What’s more, CK Abbruch’s contract mandated that all work in the inner-city location had to be carried with the lowest noise and vibration levels possible.
Gentle milling and cutting
In view of these challenges, CK Abbruch decided to use a combined demolition and dismantling process. The machinery at the core of the process to be used at Weingarten consisted of two hydraulic excavators equipped with KEMROC attachments, a 45t machine with a DMW 220 cutter wheel and a KR 150 drum cutter, as well as a 60t machine with a DMW 220 HD cutter wheel and a KR 165 drum cutter.
“At peak times, we have five excavators with operating weights of up to 80t operating on this construction site, as well as a mobile crushing plant and a mobile screen for high-quality processing of the resulting concrete residue,” says CK Abbruch CEO Markus Christadler. “The drum cutters and cutter wheels, our excavator attachments, play a decisive role in achieving low-emission, environmentally friendly and economical demolition.”
The DMW range of cutter wheels from KEMROC achieve high performance in hard rock and reinforced concrete. CK Abbruch uses the cutter wheels to economically cut down large-volume structures into smaller individual pieces. These are then broken down into a size suitable for crushing using concrete cutters and shears.
“We can largely rule out the use of loud, high vibration equipment such as breakers in the steps prior to crushing,” Christadler says. “The narrow tool profiles of the cutter wheels also help to minimize the production of worthless fine-grained material as well as keeping fuel consumption and tool wear low.”
Similarly, KEMROC’s KR range of drum cutters are robustly built and ideal attachments for tunnelling applications as well as for low-vibration and low-noise demolition of reinforced concrete, making them a perfect complement to the KEMROC cutter wheels perfectly.

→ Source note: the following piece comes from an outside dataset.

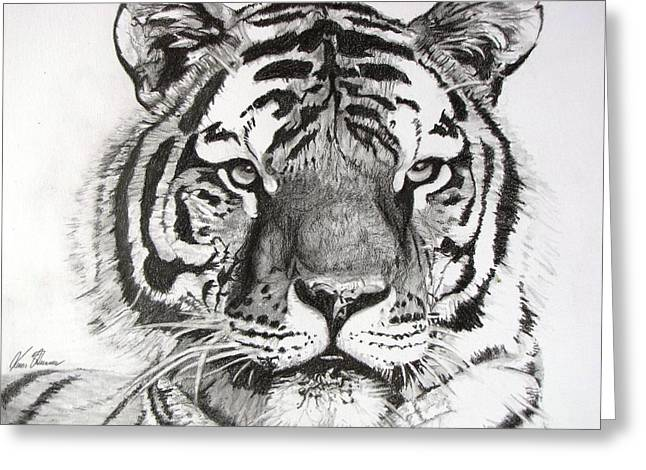 Kevin F Heuman Greeting Cards - Tiger on Piece of Paper Greeting Card by Kevin F Heuman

“We use the drum cutter attachments where, for certain reasons, we cannot use the cutter wheels,” Christadler says. “At many places, foundations on our site meet or cross the boundary with public and private land. At these points, we are not allowed to cross our boundary into existing structures, so we use drum cutters because, unlike the cutter wheels, for technical reasons we can work without crossing the boundary.”
By the end of November 2022, around 80 percent of the demolition work at the Martinshöfe project in Weingarten had been completed. Christadler was confident that this part of the project would be completed by the end of March 2023 and that the concurrent earthworks would continue. Consumable costs to date are also in line with what he has experienced with other projects in the past.
“Overall, with this equipment, we can calculate our costs accurately, we can complete the work in an environmentally friendly manner, on time and within budget,” Christadler says.